Why India needs VET reform

  1. Low formal skilling: Only ~4% formally trained versus 75% in Germany and 96% in South Korea (MSDE, 2023).
  2. High youth unemployment: PLFS 2023 showed ~17% unemployment in 15–29 years age group.
  3. Industry demand-supply mismatch: Sectors like manufacturing, EV, semiconductors, green energy demand mid-level technical skills unmet by current system.
  4. Sub-optimal institutions: 14,000+ ITIs, but only 48% seat utilisation; one-third trainer posts vacant; outdated curricula.

Challenges of the existing system

  1. Late entry point: VET is introduced post-school; NEP 2020 recommended integration from Class 6, but implementation is slow.
  2. Lack of career pathways: No credit transfer or linkage to higher education; unlike Singapore’s polytechnic and university pathways.
  3. Perception issues: Seen as inferior to academic education; weak industry linkages lower job absorption.
  4. Fragmented funding and governance: Multiple ministries and schemes; low private investment.

Role of Public-Private Partnerships (PPP)

PPP can act as a governance and delivery mechanism for efficiency and scale. Successful models abroad show:

  1. Curriculum and quality design: Industry-led updates to keep courses market-relevant (Singapore SkillsFuture, German Dual System).
  2. Infrastructure modernisation: Private players invest in labs, simulators, smart classrooms; example: Tata STRIVE upgrading ITIs.
  3. Apprenticeships and placements: Germany’s 50% apprenticeship model leads to ~90% employability; India can scale its National Apprenticeship Promotion Scheme (NAPS).
  4. Faculty and trainers: PPP allows flexible hiring of industry experts; Larsen & Toubro and Maruti Suzuki ITI tie-ups show better outcomes.
  5. Funding and sustainability: Shared investment reduces pressure on public finances; CSR and Sector Skill Councils can pool resources.

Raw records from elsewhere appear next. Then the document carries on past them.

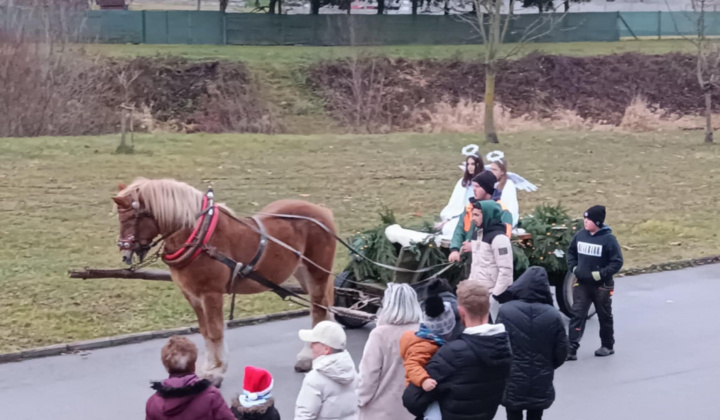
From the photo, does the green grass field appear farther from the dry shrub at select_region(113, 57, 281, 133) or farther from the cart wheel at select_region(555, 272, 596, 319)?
the cart wheel at select_region(555, 272, 596, 319)

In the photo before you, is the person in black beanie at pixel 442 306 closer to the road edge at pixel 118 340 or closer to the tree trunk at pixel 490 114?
the road edge at pixel 118 340

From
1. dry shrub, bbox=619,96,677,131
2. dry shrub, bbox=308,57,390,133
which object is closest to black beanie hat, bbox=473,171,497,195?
dry shrub, bbox=619,96,677,131

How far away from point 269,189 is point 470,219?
10227 millimetres

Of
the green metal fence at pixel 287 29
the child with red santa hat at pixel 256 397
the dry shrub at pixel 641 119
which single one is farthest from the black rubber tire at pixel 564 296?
the green metal fence at pixel 287 29

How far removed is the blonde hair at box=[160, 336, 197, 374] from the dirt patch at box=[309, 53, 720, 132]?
1181 inches

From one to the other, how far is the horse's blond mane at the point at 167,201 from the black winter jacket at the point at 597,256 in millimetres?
3798

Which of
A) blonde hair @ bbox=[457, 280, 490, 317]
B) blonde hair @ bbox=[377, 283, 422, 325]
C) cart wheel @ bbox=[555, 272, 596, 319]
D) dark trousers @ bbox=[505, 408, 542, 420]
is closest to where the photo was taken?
blonde hair @ bbox=[457, 280, 490, 317]

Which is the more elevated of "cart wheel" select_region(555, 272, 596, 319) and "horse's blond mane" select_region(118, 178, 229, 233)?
"horse's blond mane" select_region(118, 178, 229, 233)

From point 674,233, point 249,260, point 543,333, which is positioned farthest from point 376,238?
point 674,233

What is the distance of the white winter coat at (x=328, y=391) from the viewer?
546 cm

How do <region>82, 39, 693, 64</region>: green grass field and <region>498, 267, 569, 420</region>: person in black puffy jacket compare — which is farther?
<region>82, 39, 693, 64</region>: green grass field

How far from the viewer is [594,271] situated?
9.32 metres

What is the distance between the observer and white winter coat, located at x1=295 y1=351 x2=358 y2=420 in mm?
5457

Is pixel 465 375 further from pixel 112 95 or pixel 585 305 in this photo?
pixel 112 95
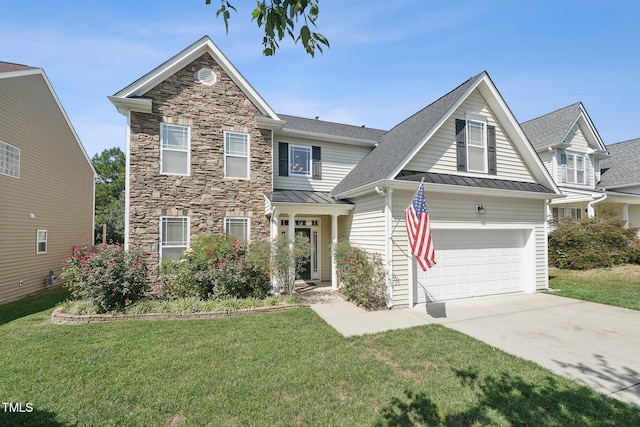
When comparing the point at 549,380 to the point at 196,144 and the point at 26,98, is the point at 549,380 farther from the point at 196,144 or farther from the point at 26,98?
the point at 26,98

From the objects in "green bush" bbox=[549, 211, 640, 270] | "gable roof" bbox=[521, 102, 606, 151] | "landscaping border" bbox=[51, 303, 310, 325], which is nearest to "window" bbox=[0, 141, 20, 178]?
"landscaping border" bbox=[51, 303, 310, 325]

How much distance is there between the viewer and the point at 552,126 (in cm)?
1689

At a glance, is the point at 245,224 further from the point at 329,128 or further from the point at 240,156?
the point at 329,128

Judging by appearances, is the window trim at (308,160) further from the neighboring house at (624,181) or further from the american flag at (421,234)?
the neighboring house at (624,181)

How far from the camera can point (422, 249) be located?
7.06m

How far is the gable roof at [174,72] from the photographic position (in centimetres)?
Answer: 894

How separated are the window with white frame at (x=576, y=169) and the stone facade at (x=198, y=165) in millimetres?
17271

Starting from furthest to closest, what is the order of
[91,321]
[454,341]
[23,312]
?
Result: [23,312]
[91,321]
[454,341]

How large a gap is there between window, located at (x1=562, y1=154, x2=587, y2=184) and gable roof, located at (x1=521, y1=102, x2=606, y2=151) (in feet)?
4.47

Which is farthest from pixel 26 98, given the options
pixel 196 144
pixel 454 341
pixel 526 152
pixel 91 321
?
pixel 526 152

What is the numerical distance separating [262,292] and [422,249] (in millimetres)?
5010

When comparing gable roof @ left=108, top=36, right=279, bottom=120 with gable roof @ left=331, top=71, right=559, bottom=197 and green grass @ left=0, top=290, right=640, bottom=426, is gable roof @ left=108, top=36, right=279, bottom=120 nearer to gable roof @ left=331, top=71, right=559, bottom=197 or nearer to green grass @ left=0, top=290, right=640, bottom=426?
gable roof @ left=331, top=71, right=559, bottom=197

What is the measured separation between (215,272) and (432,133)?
768cm

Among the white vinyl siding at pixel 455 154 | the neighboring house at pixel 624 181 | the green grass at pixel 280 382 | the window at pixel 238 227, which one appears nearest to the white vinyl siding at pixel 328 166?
the window at pixel 238 227
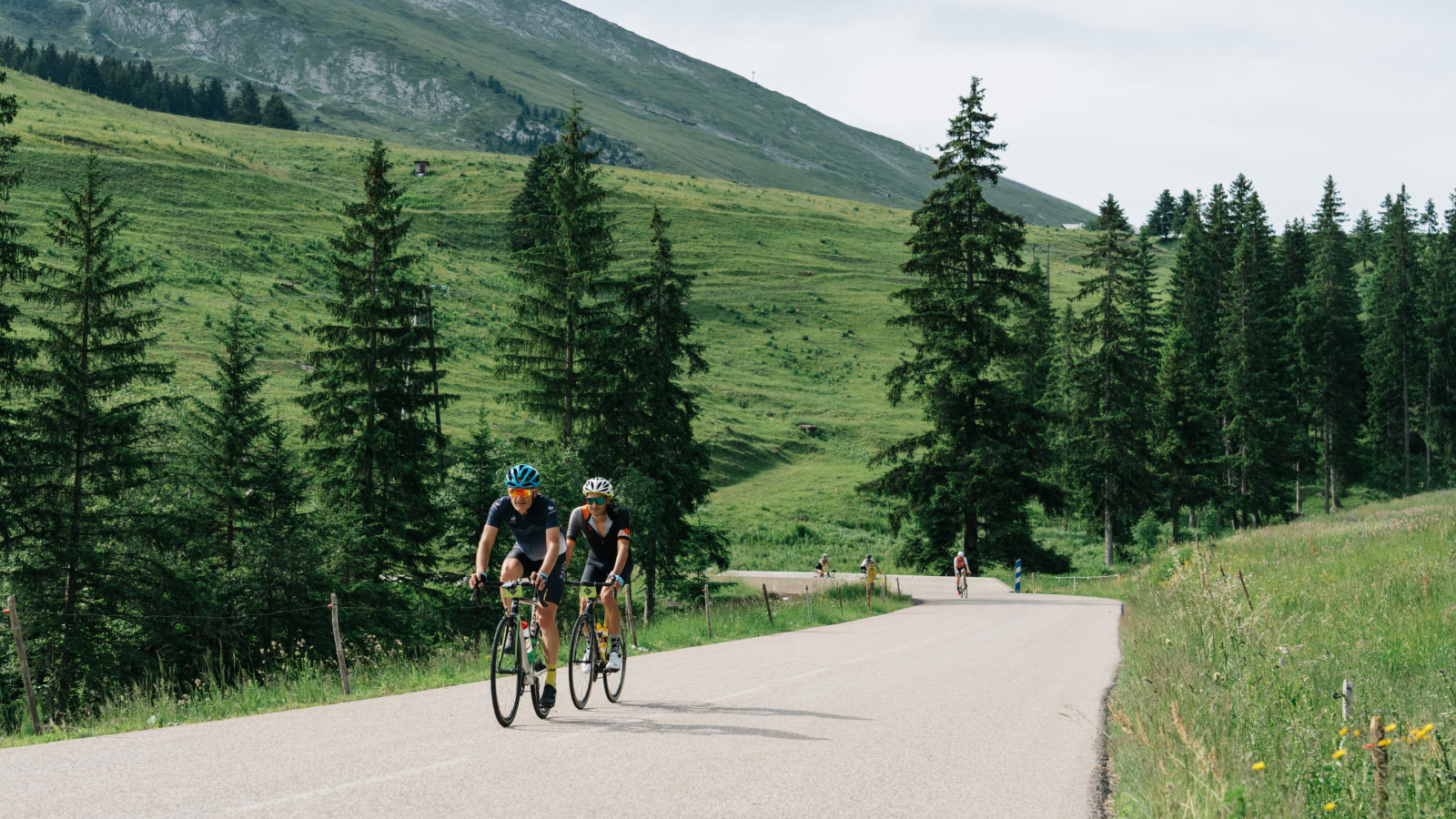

Recent initiatives and gaps

  1. PM Kaushal Vikas Yojana (PMKVY 4.0): Skill hubs proposed; yet coverage limited.
  2. National Credit Framework and Skill India Digital Platform: Can integrate credit-based mobility across VET and academics.
  3. PM Internship and ELI Schemes: Focus on jobs, but weak skilling components.

Way forward

  1. Early integration and career pathways: Implement NEP 2020’s vision; link to higher education.
  2. Institutional reforms: Grant ITIs autonomy, performance-linked funding, state-level Skill Universities.
  3. PPP at scale: Use hub-and-spoke models with MSMEs; incentivise private investment via tax breaks, CSR credits.
  4. Demand-driven skilling: Use real-time labour market data; focus on sunrise sectors like AI, green hydrogen, EV.
  5. Inclusion and equity: Ensure rural, women, and marginalised groups have access; integrate digital skilling.

Conclusion

Harnessing India’s demographic dividend requires aligning skills with market needs. PPP-led vocational training can deliver industry-ready workers, bridge the skill gap, and power inclusive economic growth.